Tambrauw,TifaPapua.net || Peringatan HUT ke-81 Kemerdekaan Republik Indonesia menjadi momentum bagi Pemerintah Kabupaten Tambrauw untuk menegaskan komitmen menjaga pelayanan publik dan memenuhi hak aparatur sipil negara (ASN),di tengah keterbatasan fiskal dan kebijakan efisiensi anggaran.
Baca Juga : Kapolres Maybrat Pastikan Pengamanan HUT RI ke-81 Kondusif
Penegasan itu disampaikan Bupati Tambrauw,Yeskiel Yesnath,S.E.,M.Si.,usai mengikuti upacara HUT ke-81 RI di Kabupaten Tambrauw,Senin (17/8/2026).
Yeskiel mengatakan keberhasilan pelaksanaan upacara merupakan hasil kerja sama pemerintah daerah,TNI-Polri,ASN,tokoh masyarakat dan seluruh warga.

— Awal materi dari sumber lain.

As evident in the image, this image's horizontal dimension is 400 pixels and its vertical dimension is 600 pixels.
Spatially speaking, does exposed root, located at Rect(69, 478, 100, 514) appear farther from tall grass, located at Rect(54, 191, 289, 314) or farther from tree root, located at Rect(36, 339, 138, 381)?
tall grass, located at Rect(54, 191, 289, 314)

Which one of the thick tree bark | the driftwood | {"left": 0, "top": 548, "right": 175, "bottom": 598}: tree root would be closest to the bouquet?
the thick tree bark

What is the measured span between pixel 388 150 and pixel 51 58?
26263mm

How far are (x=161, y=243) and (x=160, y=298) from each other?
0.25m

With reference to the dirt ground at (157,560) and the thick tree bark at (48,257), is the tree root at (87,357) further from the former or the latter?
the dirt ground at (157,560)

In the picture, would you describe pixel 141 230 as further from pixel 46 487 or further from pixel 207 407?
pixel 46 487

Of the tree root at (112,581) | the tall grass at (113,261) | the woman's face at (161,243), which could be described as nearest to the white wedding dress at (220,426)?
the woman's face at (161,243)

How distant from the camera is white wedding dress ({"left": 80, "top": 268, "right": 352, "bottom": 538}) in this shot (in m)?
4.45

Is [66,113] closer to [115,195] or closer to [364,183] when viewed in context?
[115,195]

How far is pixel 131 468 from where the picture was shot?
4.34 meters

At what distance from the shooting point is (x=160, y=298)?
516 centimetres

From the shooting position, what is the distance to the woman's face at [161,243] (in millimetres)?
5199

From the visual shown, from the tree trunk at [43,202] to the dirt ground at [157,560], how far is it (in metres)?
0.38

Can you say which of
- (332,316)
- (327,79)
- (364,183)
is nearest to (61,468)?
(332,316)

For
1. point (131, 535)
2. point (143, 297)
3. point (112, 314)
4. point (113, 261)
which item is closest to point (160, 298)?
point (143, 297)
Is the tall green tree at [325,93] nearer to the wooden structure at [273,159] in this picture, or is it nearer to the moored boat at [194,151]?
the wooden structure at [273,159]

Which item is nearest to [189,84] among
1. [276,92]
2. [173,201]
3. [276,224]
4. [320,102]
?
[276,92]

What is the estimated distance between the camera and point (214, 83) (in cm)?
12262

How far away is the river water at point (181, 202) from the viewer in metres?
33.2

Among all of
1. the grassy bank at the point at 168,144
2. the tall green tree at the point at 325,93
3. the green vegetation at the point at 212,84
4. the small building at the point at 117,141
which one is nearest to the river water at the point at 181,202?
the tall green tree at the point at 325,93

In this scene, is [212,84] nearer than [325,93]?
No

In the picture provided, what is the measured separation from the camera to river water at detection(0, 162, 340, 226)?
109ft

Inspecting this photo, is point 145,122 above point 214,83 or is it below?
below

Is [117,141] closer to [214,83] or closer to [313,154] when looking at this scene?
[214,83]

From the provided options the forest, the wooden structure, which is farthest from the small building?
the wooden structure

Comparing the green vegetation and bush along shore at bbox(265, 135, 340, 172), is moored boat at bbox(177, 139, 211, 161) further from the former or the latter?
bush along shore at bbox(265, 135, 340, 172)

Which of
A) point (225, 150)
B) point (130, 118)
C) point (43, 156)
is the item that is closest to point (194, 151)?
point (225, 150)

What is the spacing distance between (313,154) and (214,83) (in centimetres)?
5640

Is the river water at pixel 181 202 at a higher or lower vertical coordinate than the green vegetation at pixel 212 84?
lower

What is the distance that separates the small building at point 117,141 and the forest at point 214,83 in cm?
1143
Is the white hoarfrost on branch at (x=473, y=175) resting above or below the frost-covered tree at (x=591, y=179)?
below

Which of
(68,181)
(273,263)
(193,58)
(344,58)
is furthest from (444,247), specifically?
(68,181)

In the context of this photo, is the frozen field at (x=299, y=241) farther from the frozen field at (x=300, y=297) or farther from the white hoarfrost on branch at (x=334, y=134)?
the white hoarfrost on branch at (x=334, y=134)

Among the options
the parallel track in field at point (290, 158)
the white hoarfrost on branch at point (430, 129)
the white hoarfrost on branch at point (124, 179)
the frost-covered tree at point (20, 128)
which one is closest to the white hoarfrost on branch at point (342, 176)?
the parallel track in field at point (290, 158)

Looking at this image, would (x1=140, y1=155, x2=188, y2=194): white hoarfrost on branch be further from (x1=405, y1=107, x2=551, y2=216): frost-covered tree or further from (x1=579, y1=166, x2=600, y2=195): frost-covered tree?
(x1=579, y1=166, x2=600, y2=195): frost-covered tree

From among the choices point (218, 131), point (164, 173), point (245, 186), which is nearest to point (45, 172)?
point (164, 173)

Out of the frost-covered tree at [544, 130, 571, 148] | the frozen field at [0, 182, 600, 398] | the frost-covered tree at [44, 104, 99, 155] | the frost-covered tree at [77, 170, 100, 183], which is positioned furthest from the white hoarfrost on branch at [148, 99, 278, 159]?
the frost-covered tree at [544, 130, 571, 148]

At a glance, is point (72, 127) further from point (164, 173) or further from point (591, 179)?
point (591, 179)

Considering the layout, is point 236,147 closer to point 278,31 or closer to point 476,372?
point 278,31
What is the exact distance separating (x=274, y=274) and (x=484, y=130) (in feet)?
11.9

Menurutnya,kemerdekaan harus dimaknai melalui kerja nyata,persatuan dan peningkatan pelayanan kepada masyarakat.
“Efisiensi tetap kita jalankan,tetapi tidak boleh mengurangi pelayanan dan pemberian hak-hak ASN,”kata Yeskiel.
Ia menjelaskan,kondisi fiskal daerah yang terbatas membuat pemerintah harus melakukan penyesuaian program dan penganggaran.
Namun,kewajiban pemerintah terhadap aparatur tetap menjadi perhatian.
Termasuk ASN guru,tenaga kesehatan dan pegawai distrik yang proses administrasinya telah diselesaikan.
Pada momentum HUT RI,pemerintah daerah juga menyerahkan Surat Keputusan (SK) kepada ASN yang telah resmi menjadi bagian dari Pemerintah Kabupaten Tambrauw.
“Puji Tuhan, pada momentum Hari Kemerdekaan ini segala pengurusan terkait ASN sudah dapat diselesaikan,” ujarnya.
Yeskiel menegaskan Pemkab Tambrauw siap memenuhi hak para ASN sesuai ketentuan yang berlaku.
Pemerintah, kata dia, terus menata administrasi dan keuangan agar proses pembayaran hak pegawai dapat berjalan.
“Kami Pemerintah Daerah Kabupaten Tambrauw telah siap untuk membayar hak-hak mereka secara penuh,”tegasnya.
Bupati juga mengajak masyarakat menjadikan HUT ke-81 RI sebagai momentum memperkuat persatuan dan pembangunan daerah.
Artikel Terkait : Bupati Tambrauw Serahkan SK 65 ASN dari Manokwari, 12 dari Total 77 Pegawai Telah Pensiun
Ia berharap sinergi pemerintah,TNI-Polri,ASN dan masyarakat terus dipertahankan agar pelayanan publik tetap berjalan meski menghadapi keterbatasan anggaran.(TifaPapua.net/Resnal Umpain).